4 Catatan Koalisi Terkait Pertemuan KTT G-20 di Bali
Terbaru

4 Catatan Koalisi Terkait Pertemuan KTT G-20 di Bali

Antara lain proyek strategis nasional dan energi; pembungkaman demokrasi; solusi palsu; dan dampak ekonomi pertemuan G20 terhadap perekonomian rakyat Bali.

Oleh:
Ady Thea DA
Bacaan 3 Menit
4 Catatan Koalisi Terkait Pertemuan KTT G-20 di Bali
Hukumonline

Pemerintah telah menyiapkan penyelenggaran Konferensi Tingkat Tinggi negara anggota G20 (KTT G20) di Bali pada 15-16 November 2022. Perhelatan internasional itu akan dihadiri oleh kepala dan pejabat negara anggota G20. Berbagai isu global akan dibahas dalam pertemuan itu. Koalisi organisasi masyarakat sipil menilai secara umum pertemuan itu hanya melahirkan solusi palsu. Ketua YLBHI, Muhammad Isnur, mencatat setidaknya ada 4 catatan koalisi terhadap pertemuan KTT G20 di Bali.

Pertama, proyek strategis nasional dan energi. Isnur mengatakan pemerintah telah memaksakan Proyek Strategis Nasional (PSN) di berbagai daerah dengan merampas tanah rakyat. Misalnya, pembangunan PLTU Batubara, waduk, jalan tol, foodestate, geothermal, dan proyek Ibu Kota Negara (IKN). “Selain tidak menjawab kebutuhan rakyat, seluruh proyek tersebut juga menutup kesempatan rakyat untuk mengambil keputusan atas ruang hidupnya sendiri,” kata Isnur saat dikonfirmasi, Senin (14/11/2022).

Proyek energi yang diklaim energi bersih seperti PLTA dan geothermal dibangun di atas tanah rakyat dan menghancurkan ribuan hektar hutan. Dampak lingkungan dari beragam proyek itu sudah dirasakan masyarakat mulai dari sumber air kering, air minum tercemar, lingkungan tercemar, udara kotor, tanah pertanian rusak, ikan-ikan mati, hutan rusak, dan wilayah tangkapan nelayan menyempit.

Kedua, pembungkaman demokrasi. Koalisi mencatat seluruh dokumen proyek seperti Amdal, Izin Lingkungan, Izin Operasi Pertambangan diputuskan secara sepihak dan tertutup tanpa melibatkan masyarakat. Demikian juga regulasi terkait PSN yang dibuat dengan cepat, tertutup, dan absen partisipasi rakyat.
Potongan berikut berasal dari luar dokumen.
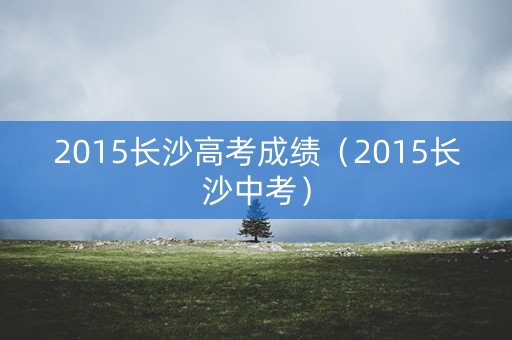 2015长沙高考成绩(2015长沙中考) 2015长沙高考成绩(2015长沙中考)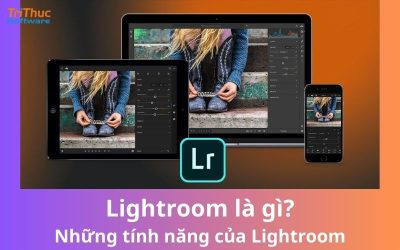 Lightroom là gì? Những tính năng của Lightroom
Masyarakat tegas menolak berbagai proyek itu melalui berbagai cara antara lain demonstrasi. Alih-alih menanggapi protes yang disampaikan, pemerintah malah melakukan pembungkaman melalui kriminalisasi dan intimidasi oleh aparat, preman, ormas, menutup akses dokumen, dan memperpanjang perizinan bagi perusahaan atau HGU.

“Selain itu, gugatan-gugatan hukum masyarakat kerap kandas di pengadilan karena putusan hakim yang tidak adil,”ujar Isnur.

Produk hukum yang terbit belakangan ini menjadi instrumen yang merampas hak masyarakat misalnya melalui Perpres PSN, UU Minerba, dan UU Cipta Kerja. Bahkan Isnur melihat hukum menjadi alat kontrol dan memuluskan politik adu domba. Peraturan Polisi tentang PAM Swakarsa menempatkan Satkamling termasuk yang berasal dari kearifan lokal sebagai pemberi keterangan atau informasi yang berkaitan dengan keamanan dan ketertiban lingkungan.

Ketiga, solusi palsu G20. Koalisi menilai diplomasi pemerintahan Jokowi bersandar pada indikator ekonomi yang mereduksi kerja diplomat hanya sebagai broker bisnis yang keberhasilannya diukur melalui jumlah investasi asing yang masuk. Pemerintahan Jokowi seolah sebagai “pedagang” di meja diplomasi untuk menarik investasi sebesar-besarnya.